Our review of the sentencing transcript convinces us that the district court did not commit a procedural error, and that the sentence was substantively reasonable.
It is nice for us tax attorneys to have this reminder that out services can be valuable to mitigate the risk of conviction (if the jury were to credit a good faith defense) and as a mitigating factor in sentencing (if the jury were to not credit a good faith defense). This is, of course, an unusual set of facts.

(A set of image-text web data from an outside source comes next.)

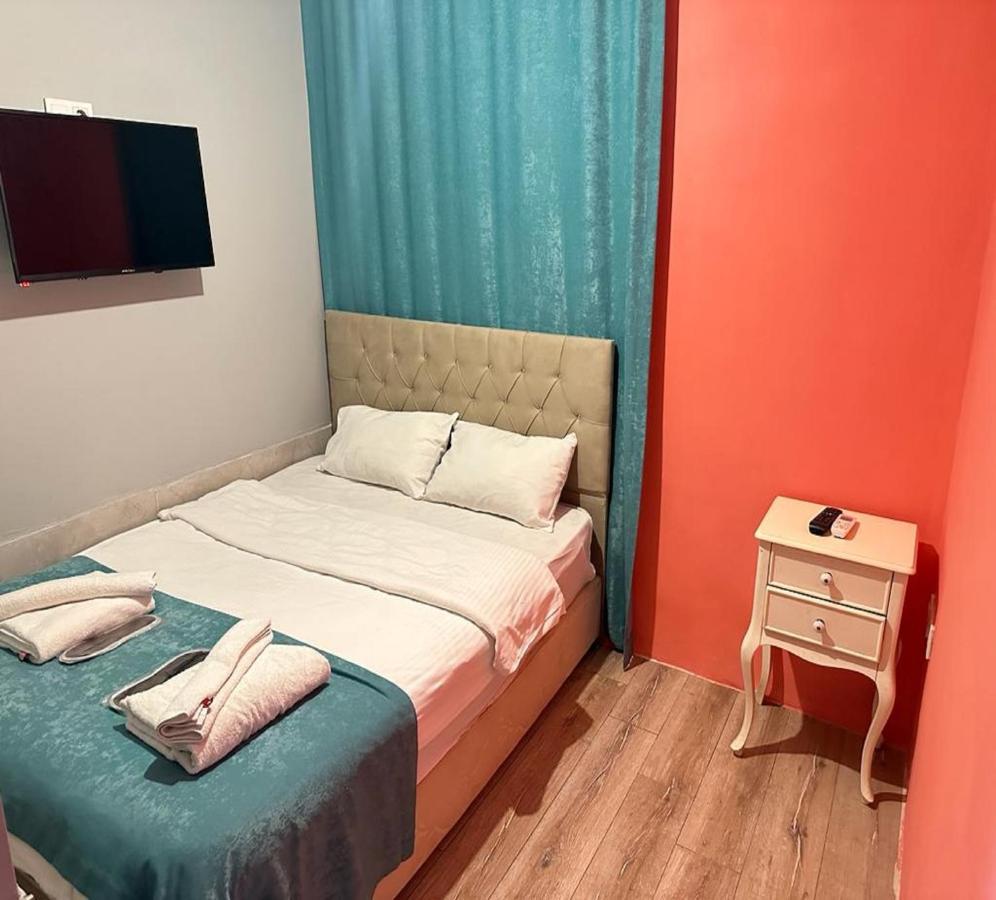 Taksim Soushian Hotel Istambul Extérieur photo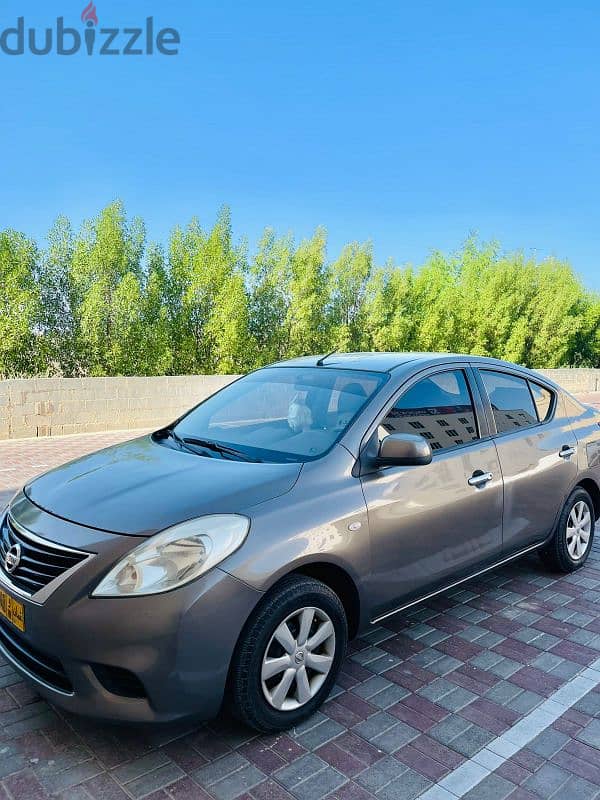 Nissan Sunny 2014 for Sale 0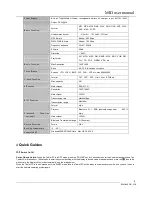 Preview for 8 page of Kinwei KW-PC7801Q User Manual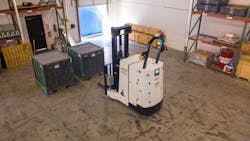 America in Motion AGVs America in Motion AGVs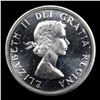 Image 2 : 1964 Canada Dollar $1 Grades GEM+ UNC PL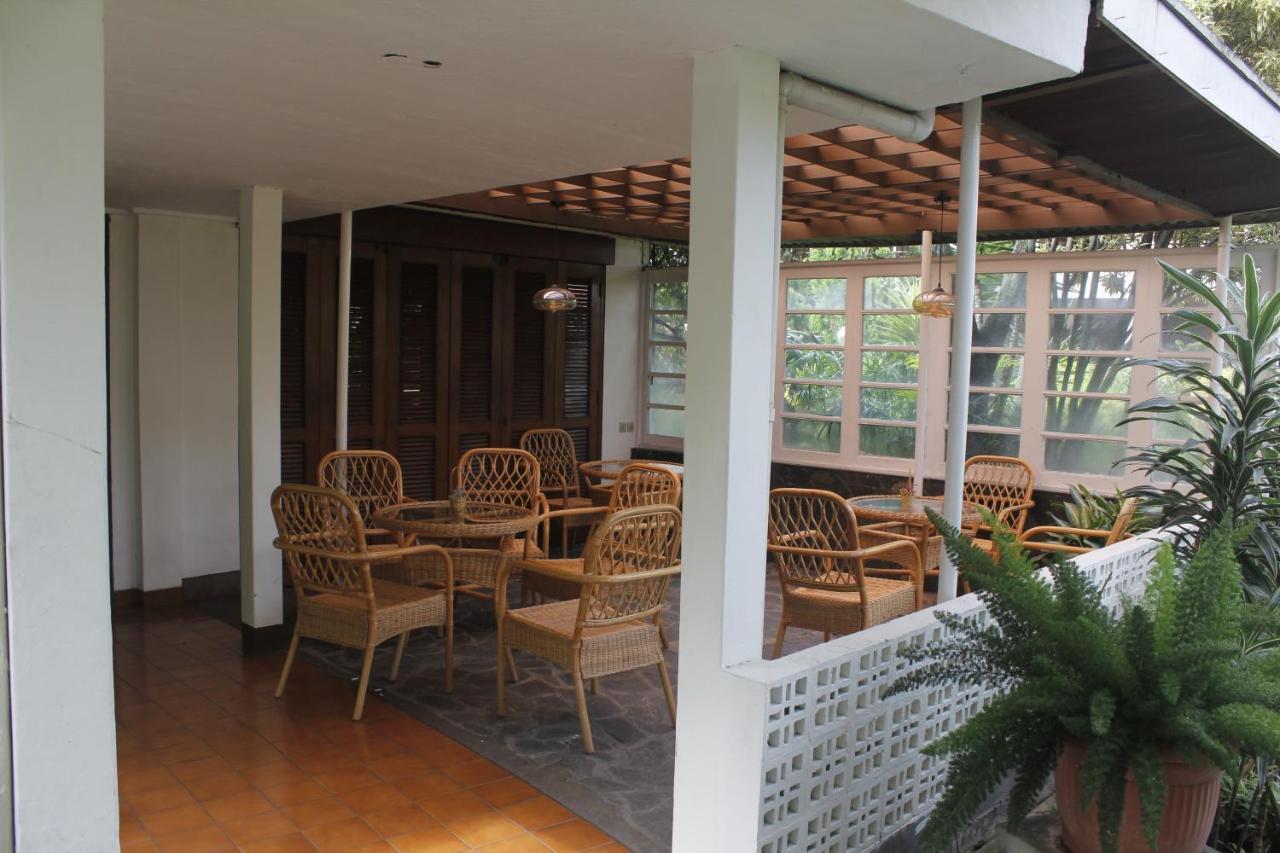 Hotel Bumi Asih Gedung Sate בנדונג מראה חיצוני תמונה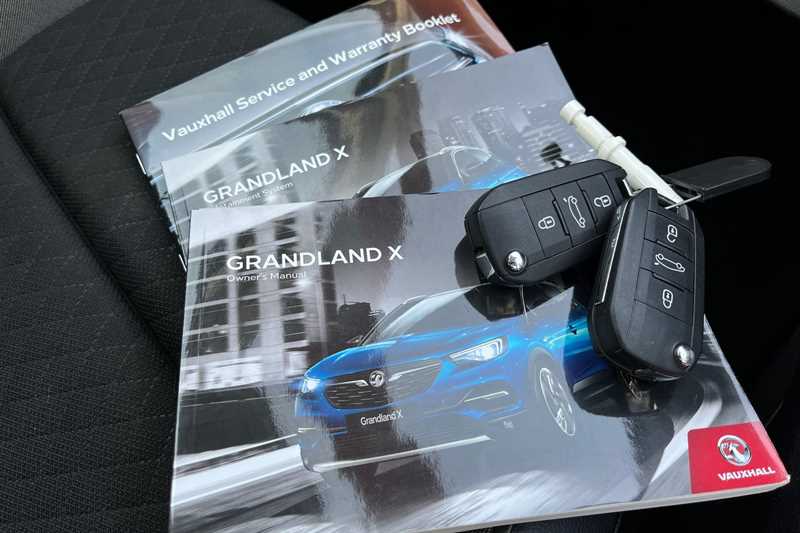 Used Vauxhall Grandland X 2020 for sale - 76503557: Photo 36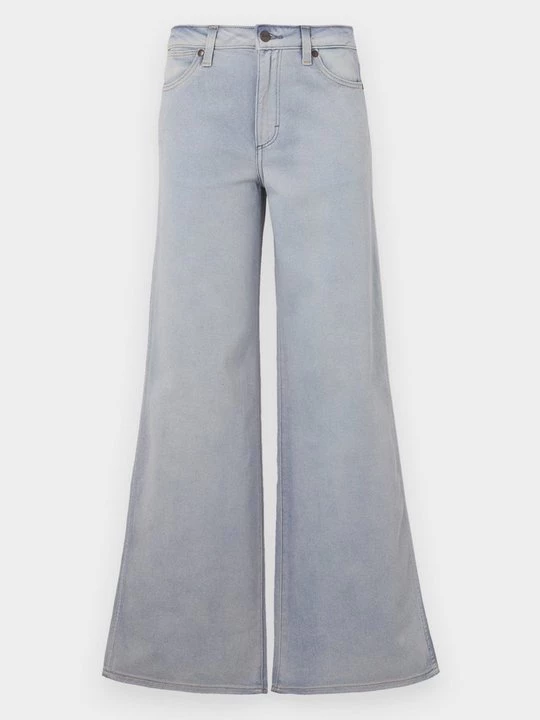 Obrázek produktu Wide leg Wrangler modrý denim
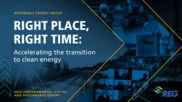 Renewable Energy Group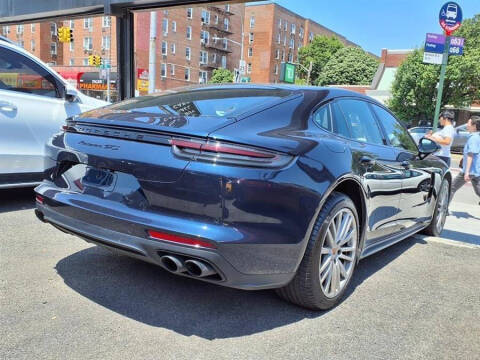 2019 Porsche Panamera GTS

Of course, the truth is that sentencing judges can and do consider in the sentencing equation factors that a jury may have passed on. For example, sentencing judges can consider acquitted counts in imposing an upward sentence (e.g., consider an acquitted count of tax evasion, to increase the tax loss that then increases the within guidelines sentence (or presumably Booker outside guidelines upward variance)). No "inconsistency" there. (At least that is the case law line, but it seems to me that there may be some inconsistency there.) And, a trial judge who has heard everything during the trial should certainly take those types of factors into consideration in determining the sentence under Section 3553(a).

And, beside all that, I am a bit surprised that the Government would have felt so strongly about the issue in the context of this case that it would have felt that an appeal was really necessary.  Perhaps the Government would not have appealed if the defendant had not and was just attempting to put some skin in the game on that taxpayer's appeal.